From the data below, retype exactly the lines starting with the one that contains "scientific name: Phacochoerus africanus" and ending with the one that contains "A: Bos taurus (domestic cow).", both included.

Dataset entries:
# # # # # # #
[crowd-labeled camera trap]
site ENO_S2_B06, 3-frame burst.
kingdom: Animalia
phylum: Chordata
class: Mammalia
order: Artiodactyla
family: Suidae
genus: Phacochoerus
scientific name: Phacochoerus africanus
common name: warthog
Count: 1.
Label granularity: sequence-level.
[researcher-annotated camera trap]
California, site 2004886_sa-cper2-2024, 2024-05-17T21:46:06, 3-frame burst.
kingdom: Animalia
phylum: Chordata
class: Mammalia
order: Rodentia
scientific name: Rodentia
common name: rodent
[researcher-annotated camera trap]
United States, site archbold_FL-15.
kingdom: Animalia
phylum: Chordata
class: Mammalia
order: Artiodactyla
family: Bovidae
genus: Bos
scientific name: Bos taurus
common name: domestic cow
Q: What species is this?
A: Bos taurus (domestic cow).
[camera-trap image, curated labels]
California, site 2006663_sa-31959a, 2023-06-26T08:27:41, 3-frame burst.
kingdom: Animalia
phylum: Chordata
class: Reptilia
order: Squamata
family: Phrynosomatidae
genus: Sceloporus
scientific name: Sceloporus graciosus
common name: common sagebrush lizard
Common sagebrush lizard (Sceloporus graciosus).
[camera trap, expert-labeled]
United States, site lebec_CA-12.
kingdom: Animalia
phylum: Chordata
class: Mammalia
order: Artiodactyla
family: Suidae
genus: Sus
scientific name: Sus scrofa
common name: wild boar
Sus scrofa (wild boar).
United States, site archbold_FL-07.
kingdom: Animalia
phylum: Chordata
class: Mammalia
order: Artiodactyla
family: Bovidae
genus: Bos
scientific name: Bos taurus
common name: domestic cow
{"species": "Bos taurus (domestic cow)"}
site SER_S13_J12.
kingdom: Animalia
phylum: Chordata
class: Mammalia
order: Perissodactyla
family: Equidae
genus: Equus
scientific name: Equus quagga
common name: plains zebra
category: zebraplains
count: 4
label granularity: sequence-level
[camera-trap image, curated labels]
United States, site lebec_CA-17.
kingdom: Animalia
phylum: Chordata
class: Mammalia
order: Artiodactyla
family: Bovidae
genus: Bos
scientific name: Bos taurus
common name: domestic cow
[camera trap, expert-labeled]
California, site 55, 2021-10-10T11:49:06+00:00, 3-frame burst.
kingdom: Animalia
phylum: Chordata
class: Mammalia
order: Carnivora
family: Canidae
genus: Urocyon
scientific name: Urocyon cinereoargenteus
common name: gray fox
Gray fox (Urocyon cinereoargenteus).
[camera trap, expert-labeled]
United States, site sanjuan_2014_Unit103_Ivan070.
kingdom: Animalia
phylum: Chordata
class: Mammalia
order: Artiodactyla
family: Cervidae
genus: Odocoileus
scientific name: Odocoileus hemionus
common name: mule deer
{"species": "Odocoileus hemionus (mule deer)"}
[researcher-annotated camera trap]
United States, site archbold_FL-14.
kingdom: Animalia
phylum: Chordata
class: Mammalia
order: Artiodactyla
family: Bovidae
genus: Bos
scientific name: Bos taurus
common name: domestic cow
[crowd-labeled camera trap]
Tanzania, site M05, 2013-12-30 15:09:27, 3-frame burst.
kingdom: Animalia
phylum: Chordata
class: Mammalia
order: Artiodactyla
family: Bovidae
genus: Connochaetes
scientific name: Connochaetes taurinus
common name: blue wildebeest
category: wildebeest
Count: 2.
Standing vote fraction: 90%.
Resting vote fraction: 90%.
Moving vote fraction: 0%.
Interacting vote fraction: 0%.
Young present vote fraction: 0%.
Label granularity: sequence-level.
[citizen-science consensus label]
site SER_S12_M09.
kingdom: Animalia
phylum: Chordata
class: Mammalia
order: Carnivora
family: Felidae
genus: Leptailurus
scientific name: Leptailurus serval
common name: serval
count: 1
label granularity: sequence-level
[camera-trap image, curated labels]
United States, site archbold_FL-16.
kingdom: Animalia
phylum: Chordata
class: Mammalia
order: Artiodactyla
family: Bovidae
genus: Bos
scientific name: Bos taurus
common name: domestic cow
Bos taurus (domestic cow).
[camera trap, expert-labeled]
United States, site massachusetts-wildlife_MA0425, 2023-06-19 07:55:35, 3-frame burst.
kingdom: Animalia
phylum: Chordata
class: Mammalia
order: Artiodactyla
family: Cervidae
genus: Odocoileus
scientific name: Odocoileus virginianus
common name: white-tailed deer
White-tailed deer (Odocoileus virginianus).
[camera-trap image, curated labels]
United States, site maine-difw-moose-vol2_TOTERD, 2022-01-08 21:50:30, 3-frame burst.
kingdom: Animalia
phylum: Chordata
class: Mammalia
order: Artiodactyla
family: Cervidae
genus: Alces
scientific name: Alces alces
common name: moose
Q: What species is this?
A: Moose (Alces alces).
# # # # # # #
Solution to this task:
scientific name: Phacochoerus africanus
common name: warthog
Count: 1.
Label granularity: sequence-level.
[researcher-annotated camera trap]
California, site 2004886_sa-cper2-2024, 2024-05-17T21:46:06, 3-frame burst.
kingdom: Animalia
phylum: Chordata
class: Mammalia
order: Rodentia
scientific name: Rodentia
common name: rodent
[researcher-annotated camera trap]
United States, site archbold_FL-15.
kingdom: Animalia
phylum: Chordata
class: Mammalia
order: Artiodactyla
family: Bovidae
genus: Bos
scientific name: Bos taurus
common name: domestic cow
Q: What species is this?
A: Bos taurus (domestic cow).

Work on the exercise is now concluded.